My childhood, we were on our own. Today’s children are distracted, directed, supervised. In mine, our mothers saw us for lunch and at home in time for dinner. Today, a different world. Better perhaps with mothers not attached to the home but less so with no one home with children except their phones.
I understand humanity as community. The earliest humans as far as we can surmise were storytellers while sitting around campfires. They functioned together, parented together, hunted and fished together. Life was face to face.
And it has been face to face throughout history. But now, one can surmise the power of the digital, the virtual becoming humanity’s new centerpiece. At birth, chips into our brains giving us what we need to grow. That may be true someday, but it’s unwise for us to celebrate this new difference. Humans are communal, our instincts support that. We are storytellers. We are adventurers. We play games. We create.
The best we can do for our children is to give them room to become who they are becoming, to allow them to grow without supervision, interference if you will. Stripping cell phones from schools is a good beginning. Teens and preteens will discover the wonder of face-to-face contact, a newfound sense of peace from not feeling compelled to constantly to stay in touch on their screens. Perhaps they will take this new-found joy––I think it can become that–-and affect it into other parts of their lives.

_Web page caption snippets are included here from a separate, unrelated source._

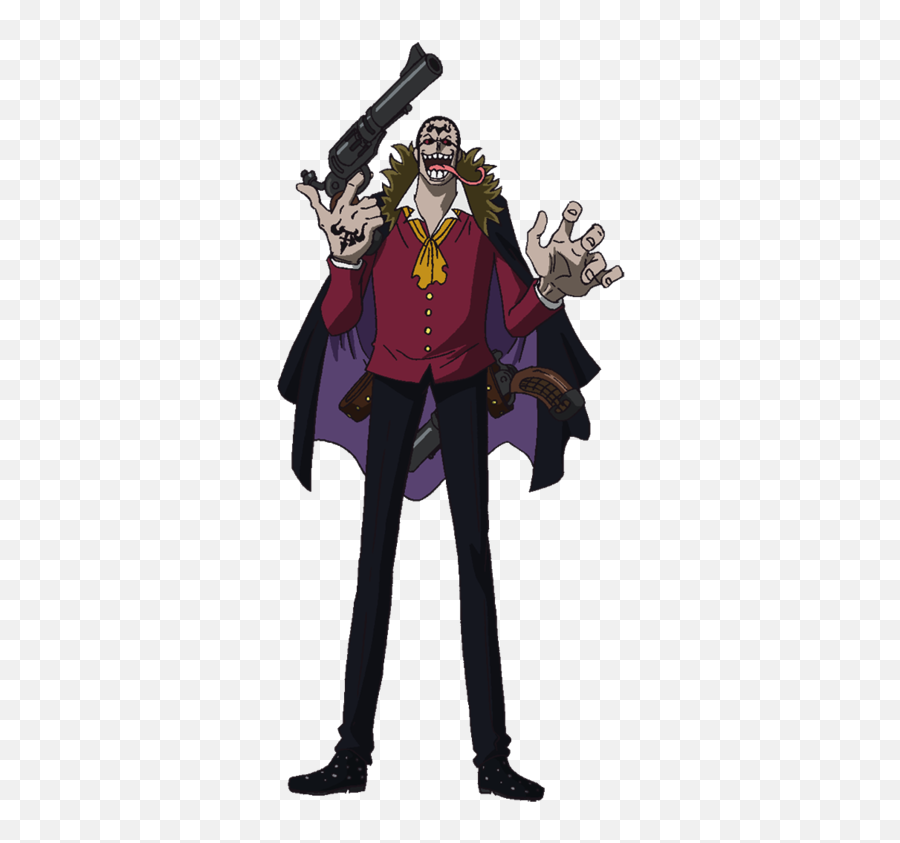 One Piece Supernovas Crews Characters - Tv Tropes Vito One Piece Emoji,Zoro Emotions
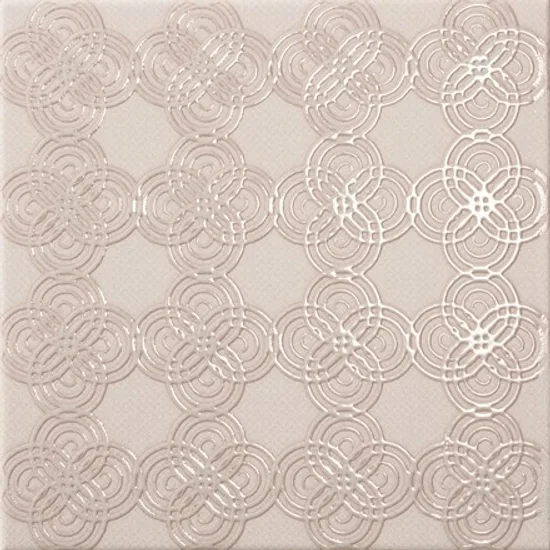 Product 8435259994473 image 1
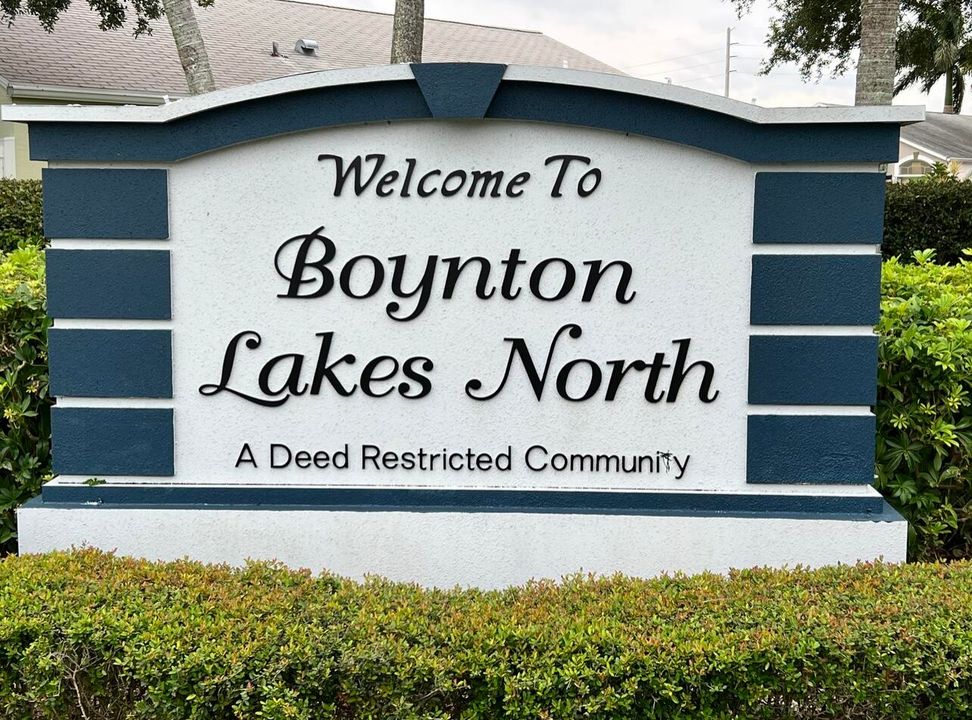 En Venta: $399,999 (3 camas, 2 baños, 1354 Pies cuadrados)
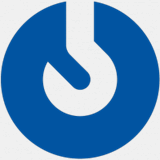 bisonoffice.com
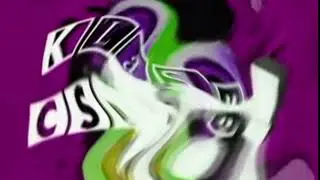 Klasky Csupo In G-Major 58 (Instructions In Description)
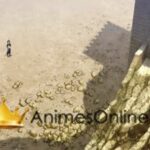 Eiyuu Kyoushitsu Dublado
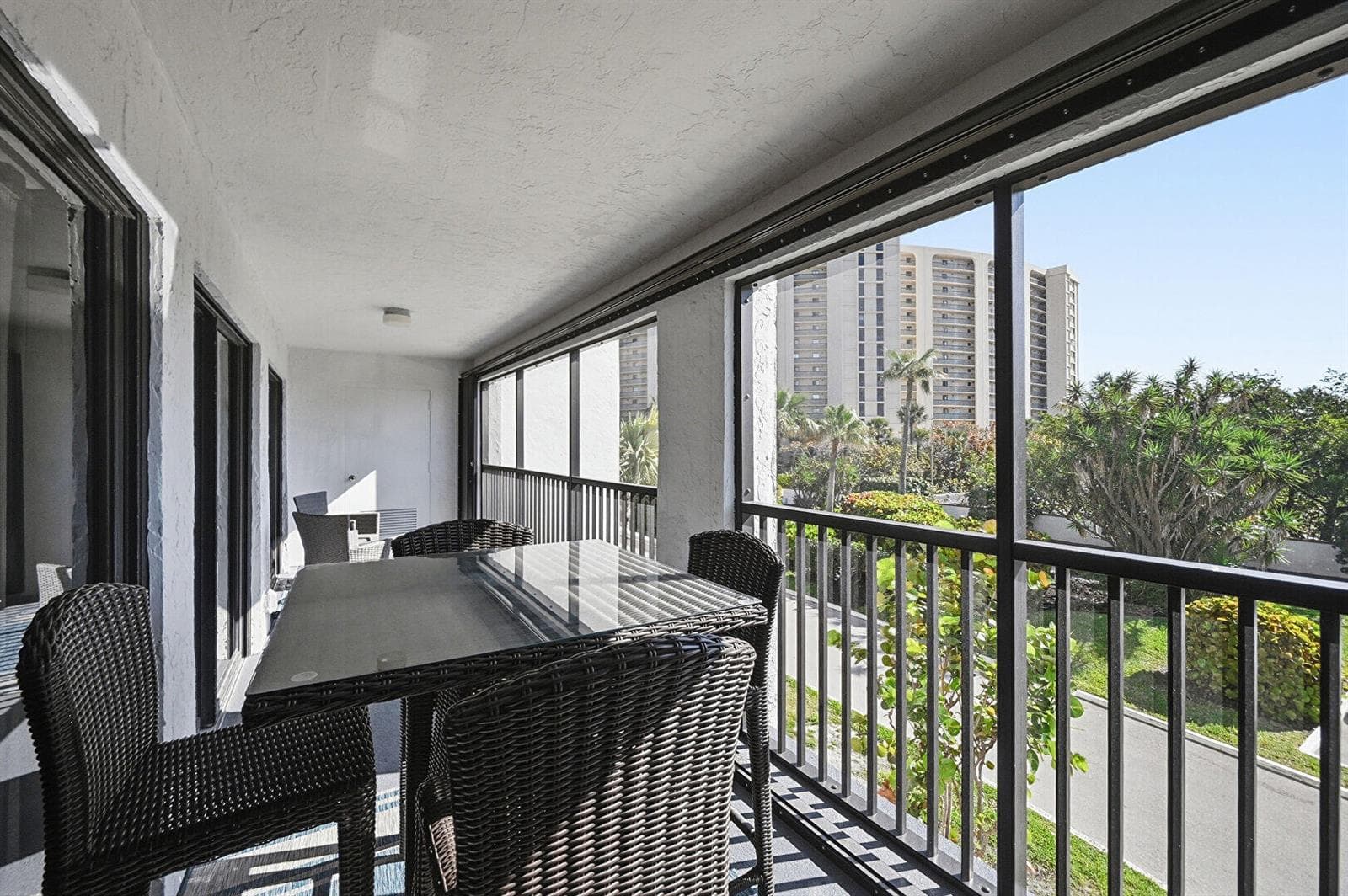 500 Ocean Trail Way 207 photo 22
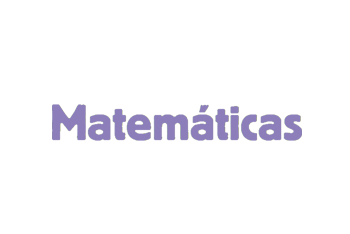 Matemáticas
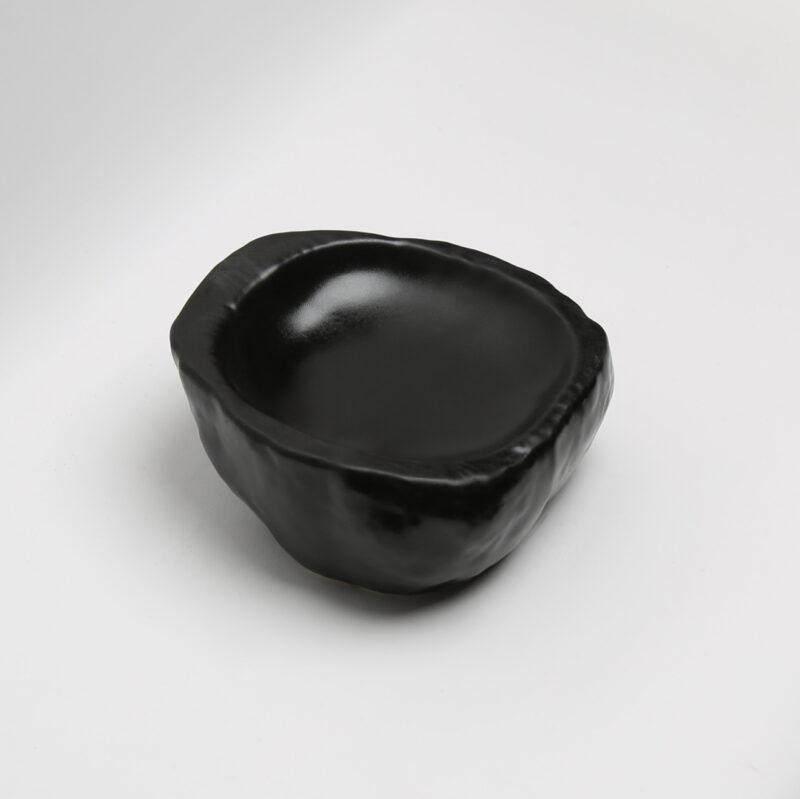 PJATE E SHESHTE GLAM CRUDE 16 CM CR-GL-16-DZ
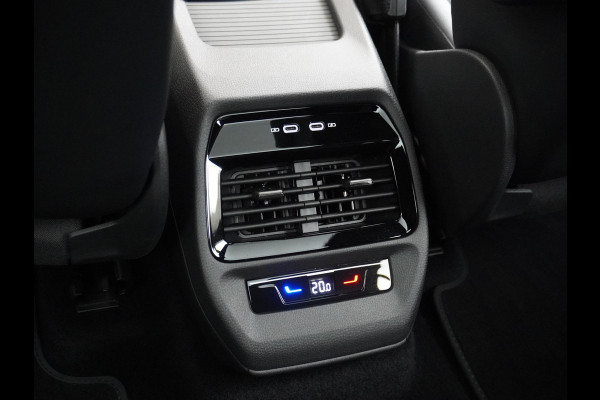 Volkswagen ID.5 Pro Performance 77 kWh VAN: 42.900,- VOOR: 38.877,- UW HERFSTVOORDEEL: 4.023,- Warmtepomp | Comfortplus pakket | Design plus pakket | Infotainmentplus pakket | Style plus pakket | Sportplus pakket | RIJ ASSIST. PAKKET | ERGONOMISCHE STOELEN | TREKHAAK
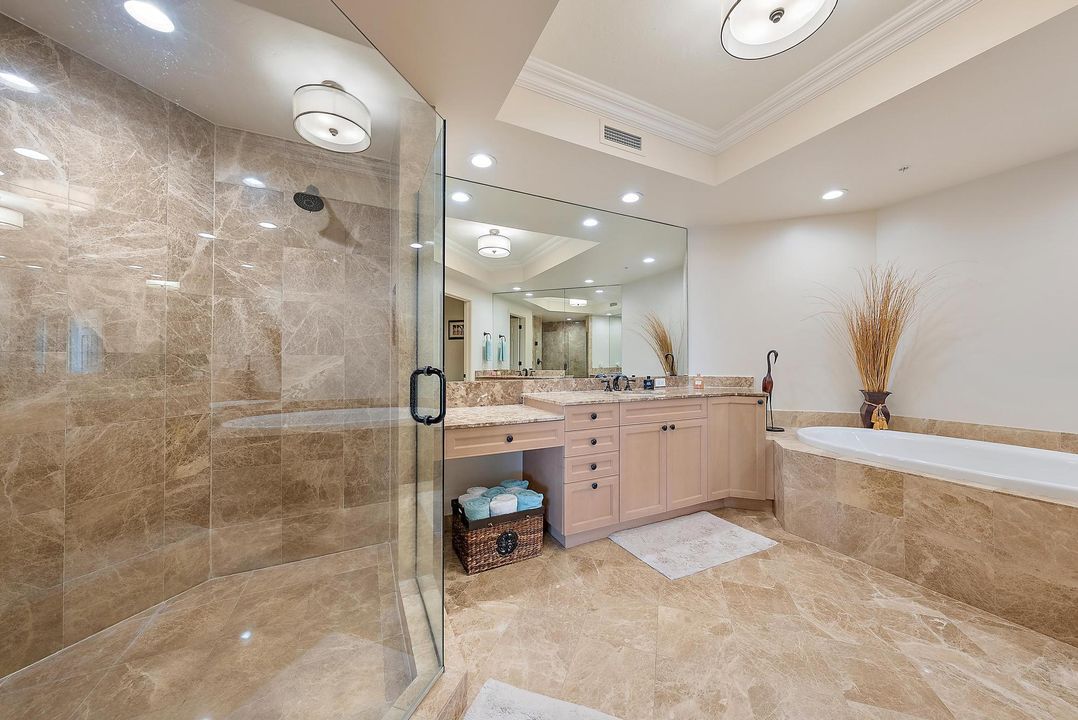 For Sale: $2,350,000 (3 beds, 3 baths, 2596 Square Feet)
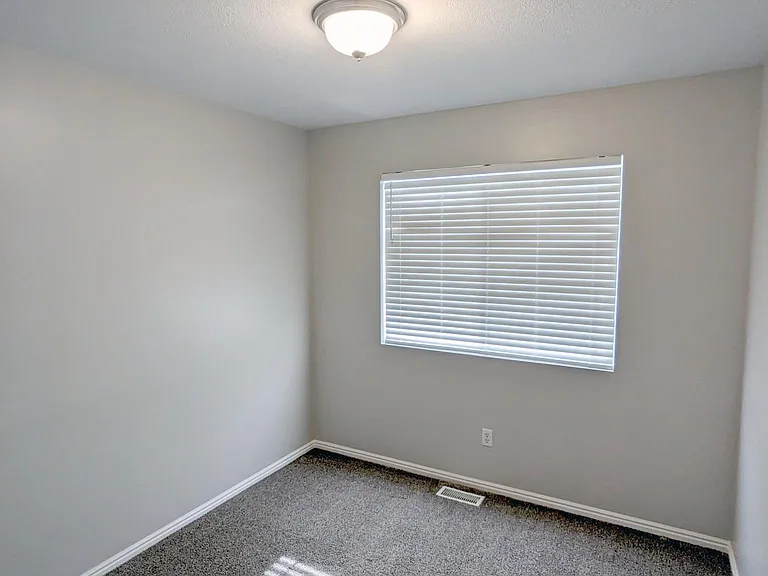 2635 Aspen Park Ln — Photo 7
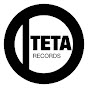 TETA Records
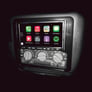 Metra 95-3027 Dash Kit Image 2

Parents can support this return to personal connecting by putting aside their phones at home and have phone-free dinners (if they have them, or if possible phone free breakfasts) and being sure their children go to bed phone free. And to find ways to build trust, perhaps asking their child to go alone to the store, to go to school without a parent invoking phone observation. Building trust builds agency, the ability to act on one’s behalf and on behalf of others. Small steps perhaps but necessary. Children isolated on their phones, away from play and interaction with their peers, and surrounded by hovering adults leads to loneliness and other mental health issues.
Can we interrupt this digital, virtual transformation? Or is it too late? Is it even possible? And one more question, should we?